Esra Aydin

Esra Aydin

Sozialwissenschaftlerin

Esra Aydin studierte Sozialwissenschaften, weil sie schon immer fasziniert davon war und ist, herauszufinden wie Gesellschaften funktionieren. Sie arbeitet für einen Großkonzern und leitet internationale Kooperationen an der Schnittstelle Gesellschaft, Kunst, Design und Architektur. Zuletzt initiierte sie eine Research Collaboration mit Rem Koolhaas zum Thema Post-Urban.

Im Lichte Indiens

Octavio Paz
Octavio Paz' lebenslange Beschäftigung mit der wesentlich anderen Spiritualität und Sensualität der indischen Kultur hat hier die Form eines großen Essays gefunden.

It‘s complicated.

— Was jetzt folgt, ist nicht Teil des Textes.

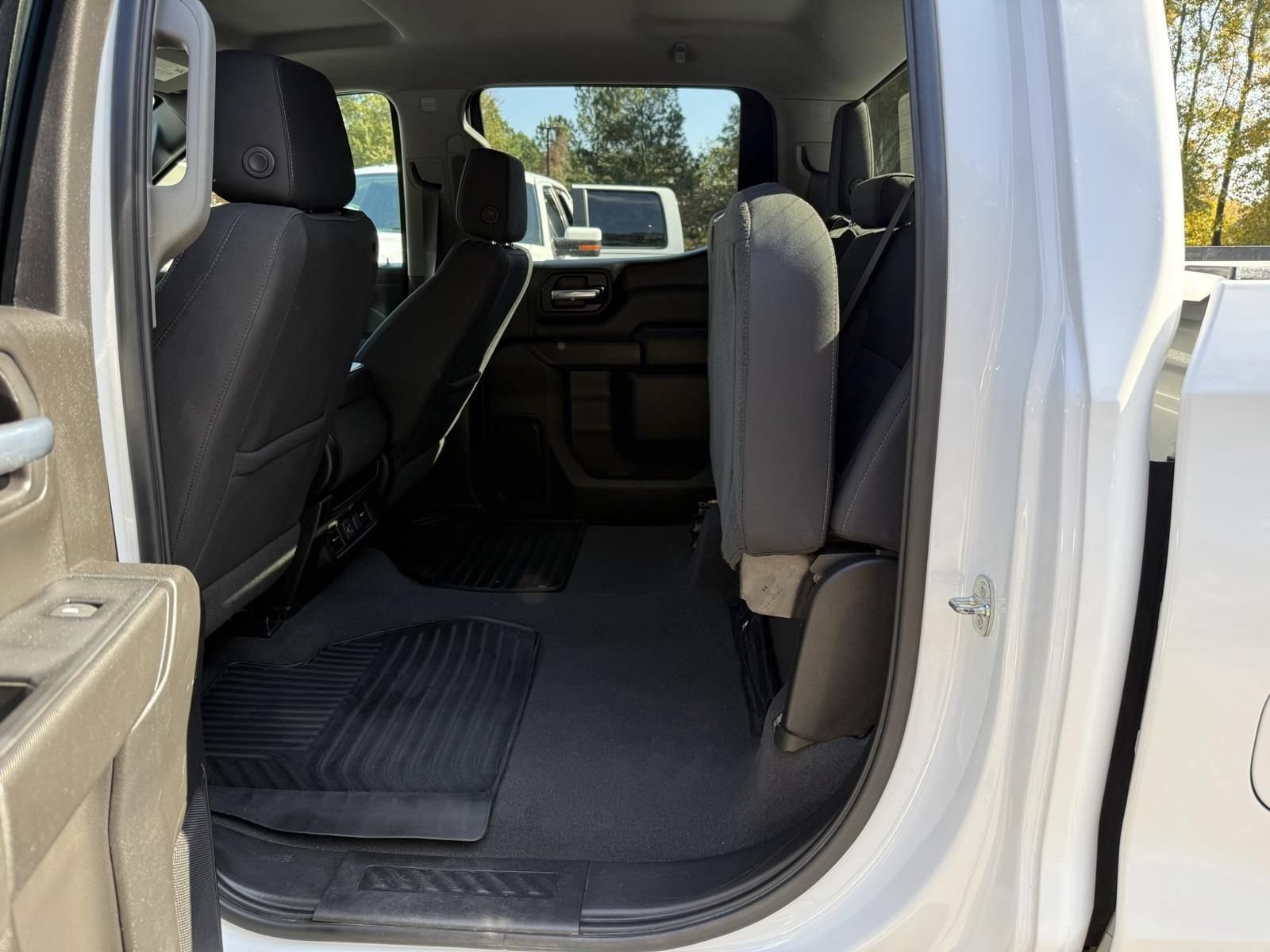 Used 2021 Chevrolet Silverado 1500 LT AWD/4WD image 28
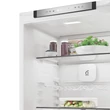 Kép 4/7 - Whirlpool WHK2 5294 B6E Beépíthető kombinált hűtő 270L (194/76l ), C , Elektronikus vezérlés WIFI+BLE támogatás, Adaptív hűtés akár 20%-os energiamegtakarítással,  csúszópántos zsanér (sliding), inverter kompresszor, 10 év kompresszor garanciával, 177,5x5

Mein Verhältnis zu Indien, diesem großen, bunten, unübersichtlichen Land. 2012 habe ich ein Kulturprojekt zwischen Delhi und Mumbai betreut und einige Zeit dort verbracht. Kein Land hat mich mehr berührt und fasziniert, und gleichermaßen vollkommen überfordert. Das Stimmengewirr von 14 offiziellen Sprachen, die vibrierende Luft, das Chaos, die tiefe Spiritualität, die Aggressionen, das Laute und das Leise immerzu gleichzeitig und ohne Pausen. Und immer und immer wieder die große Ungerechtigkeit, die Kastenunterschiede, der Glanz und die bittere Armut. Wie geht das? Wie kann so eine Gesellschaft funktionieren? Was ist das unsichtbare Einende, die Kraft? Wie kann ich ein Land lieben und hassen zugleich? Ich habe nichts verstanden.

Der mexikanische Künstler Hector Zamora, der auch in das Projekt involviert war, hat mir „In the light of India“ ans Herz gelegt. „Vielleicht kann es Dir helfen, aus einer mexikanischen Perspektive auf Indien zu blicken.“ sagte er.

Und tatsächlich, der mexikanische Literaturnobelpreisträger Octavio Paz hat in den 1950er Jahren und später noch einmal sechs Jahre bis 1968 als Botschafter seines Landes in Indien verbracht. Viele Jahre später erst hat er seine Essay-Sammlung „In the light of India“ herausgegeben.

Ich habe sie noch einmal viele Jahre später gelesen, aber dem Moment seiner Ankunft in Mumbai, den Paz gleich zu Beginn beschreibt, hat die Zeit nichts anhaben können. Er versetzt mich zurück in das Land, über fünfzig Jahre später, habe ich meine eigene Ankunft in Mumbai ganz genauso erlebt:

“India did not enter me through my mind but through my senses. I have spoken of my arrival in Bombay, one morning forty years ago: I can still breathe that humid air, see and hear the crowds in the streets, remember the brillant colours of the saris, the murmur of voices, my dazzlement before the Trimurti in Elephanta.”

Selbst in zwei Kulturen aufgewachsen, kenne ich die Methode, die Paz anwendet, um eine fremde Kultur verstehen zu lernen sehr gut. Die Vergleiche, der Versuch, permanent Parallelen und Unterschiede im Anderen ausgehend vom Eigenen zu erkennen, ist mir sehr vertraut.

Paz relativiert und verstärkt durch seine „mexikanische“ Perspektive das Beobachtete: Das Kastensystem, das koloniale Erbe, die politische Fragilität, die religiösen Konflikte - er verurteilt nicht, er erhebt keinen Anspruch auf Vollständigkeit, er unternimmt lediglich den Versuch, das komplizierte Webmuster der indischen Gesellschaft zu entziffern, indem er sich mitten hinein begibt, die Kultur und Spiritualität aufsaugt, und sich seiner Faszination für sie hingibt.

„Moreover it is beyond my knowledge as well as my intentions. These are glimpses of India: signs seen indistinctly, realities perceived between light and shadow. This book is not for the experts. It is the child not of knowledge but of love.“

Octavio Paz hat mir geholfen, meinen westlich-denkenden Kopf auszuschalten und den überquellenden Reichtum Indiens mit meinen Sinnen zu erleben. Denn Schatten und Licht gehören zusammen.